Accumulation of the cAPX transcript was enhanced in both WT and NtCDC48-TAP tobacco cells treated with cryptogein (Fig. 3A, B), indicating an induced expression of cAPX or a higher stabilization of the transcripts. The results also showed that the overexpression of NtCDC48 did not alter this process. A different situation occurred at the protein level. In WT cells, two immunoreactive bands with molecular masses of ~31 kDa and ~33 kDa were detected in immunoblots in denaturing and reducing conditions (Fig. 3C). The accumulation of both signals was enhanced in response to cryptogein, with a higher stability of the 31-kDa band being observed over time. In contrast, in NtCDC48-overexpressing cells, the 33-kDa band was predominant while the 31-kDa band was either not or rarely detected. In addition, compared to WT cells, we did not see an induction of the protein accumulation upon cryptogein treatment in the overexpressing line (Fig. 3C) . In addition, the cAPX dimer, which harbors the main cAPX activity (Hong et al., 2018), was either absent or hardly detected in the overexpressing line (Fig. 7F). Thus, the overexpression of NtCDC48 significantly impacts the cAPX protein, both quantitatively and qualitatively.

How can these observations be interpreted? APX has been shown to be subject to PTM in the form of nitrosylation or phosphorylation (Correa-Aragunde et al., 2015; Gou et al., 2015), but the latter possibility was excluded by gel retardation assays (Fig. 4). In agreement with this, cAPX has been found amongst proteins undergoing constitutive S-nitrosylation in tobacco cells (Astier et al., 2012). Whilst we confirmed the in vitro S-nitrosylation of cAPX and the consequent inhibition of its activity (Supplementary Fig. S3), as previously reported (de Pinto et al., 2013), this PTM did not explain the appearance of the two immunoreactive signals. Moreover, the 33-kDa band was delayed in gel filtration (Fig. 6). Therefore, rather than there being an increase in mass, we assume that the presence of the 33-kDa band might reflect a PTM that slows down both electrophoretic mobility and elution by gel filtration. This could be due to oxidative modification. Supporting this hypothesis, the intensity of the 33-kDa band was reduced in favor of the 31-kDa signal when the protein extracts were exposed to NEM, a chemical agent that promotes alkylation of Cys residues (Paulech et al., 2013; Fig. 5). Thus, the 33-kDa could correspond to a Cys-dependent PTM of cAPX that is up-regulated in the NtCDC48-overexpressing line. To confirm that the 33-kDa band was an oxidized isoform of cAPX, we tried to oxidize the recombinant protein in vitro using different approaches and we also examined the sulfenylation of the protein using IP and dedicated antibodies. However, none of these approaches were able to confirm the oxidation of cAPX.

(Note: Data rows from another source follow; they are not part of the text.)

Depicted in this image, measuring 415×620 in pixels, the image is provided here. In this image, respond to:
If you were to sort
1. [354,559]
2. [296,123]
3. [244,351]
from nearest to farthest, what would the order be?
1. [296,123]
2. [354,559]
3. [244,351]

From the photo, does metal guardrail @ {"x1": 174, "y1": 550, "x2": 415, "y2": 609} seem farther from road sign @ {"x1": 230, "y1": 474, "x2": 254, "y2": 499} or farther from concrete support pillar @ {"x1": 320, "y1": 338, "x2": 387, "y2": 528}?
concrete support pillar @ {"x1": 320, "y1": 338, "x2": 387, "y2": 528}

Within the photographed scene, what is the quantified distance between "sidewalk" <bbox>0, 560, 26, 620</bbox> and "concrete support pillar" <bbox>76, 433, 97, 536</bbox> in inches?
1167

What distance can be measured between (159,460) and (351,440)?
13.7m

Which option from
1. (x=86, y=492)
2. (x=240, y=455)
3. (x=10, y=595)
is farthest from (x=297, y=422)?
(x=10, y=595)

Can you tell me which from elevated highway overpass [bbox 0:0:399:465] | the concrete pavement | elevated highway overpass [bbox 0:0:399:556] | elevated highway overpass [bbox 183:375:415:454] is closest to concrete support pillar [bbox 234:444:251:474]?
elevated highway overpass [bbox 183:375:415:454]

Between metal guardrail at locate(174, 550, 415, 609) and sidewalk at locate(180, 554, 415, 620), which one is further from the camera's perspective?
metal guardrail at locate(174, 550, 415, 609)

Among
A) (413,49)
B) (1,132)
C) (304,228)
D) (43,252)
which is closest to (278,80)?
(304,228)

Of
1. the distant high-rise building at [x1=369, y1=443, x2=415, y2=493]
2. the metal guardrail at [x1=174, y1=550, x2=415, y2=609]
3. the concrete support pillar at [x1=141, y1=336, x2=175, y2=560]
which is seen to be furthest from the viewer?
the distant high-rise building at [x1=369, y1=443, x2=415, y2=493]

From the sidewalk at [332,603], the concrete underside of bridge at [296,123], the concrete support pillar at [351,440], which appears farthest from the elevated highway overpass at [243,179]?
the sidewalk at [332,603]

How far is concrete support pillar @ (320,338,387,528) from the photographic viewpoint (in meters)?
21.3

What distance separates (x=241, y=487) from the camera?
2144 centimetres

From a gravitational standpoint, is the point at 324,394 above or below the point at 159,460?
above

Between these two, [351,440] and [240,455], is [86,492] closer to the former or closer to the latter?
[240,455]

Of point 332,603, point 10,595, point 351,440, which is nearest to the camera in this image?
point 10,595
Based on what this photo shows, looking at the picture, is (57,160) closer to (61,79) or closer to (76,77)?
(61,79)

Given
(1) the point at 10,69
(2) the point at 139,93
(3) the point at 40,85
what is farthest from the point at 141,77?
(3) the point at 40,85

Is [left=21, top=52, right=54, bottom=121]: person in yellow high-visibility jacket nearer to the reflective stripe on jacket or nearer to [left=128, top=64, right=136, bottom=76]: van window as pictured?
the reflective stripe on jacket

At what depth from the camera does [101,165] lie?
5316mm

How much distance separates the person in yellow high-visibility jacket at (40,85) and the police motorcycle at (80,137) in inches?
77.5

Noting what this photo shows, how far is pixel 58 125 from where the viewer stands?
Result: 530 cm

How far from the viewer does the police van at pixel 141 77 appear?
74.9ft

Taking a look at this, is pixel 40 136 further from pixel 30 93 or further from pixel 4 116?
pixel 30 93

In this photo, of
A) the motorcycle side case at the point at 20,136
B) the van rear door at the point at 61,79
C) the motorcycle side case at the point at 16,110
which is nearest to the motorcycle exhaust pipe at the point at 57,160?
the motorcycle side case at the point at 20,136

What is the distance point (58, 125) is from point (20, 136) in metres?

The overexpression of NtCDC48 also altered cAPX activity, as the background and the induced activity triggered by cryptogein were reduced and impaired, respectively, as compared to WT cells (Fig. 7). The reduced activity observed in the transgenic line was not related to a lower ascorbate concentration. Nevertheless, we found that the dimeric structure of APX that harbors the main cAPX activity could not be detected in cells overexpressing NtCDC48. Therefore, it is reasonable to assume that the reduced activity of cAPX could be related to the reduced abundance of the cAPX dimer. Given that the 33-kDa signal was predominant in NtCDC48-TAP cells, it might be hypothesized that this isoform of cAPX is not prone to dimerization, in contrast to the 31-kDa isoform that accumulated in WT cells.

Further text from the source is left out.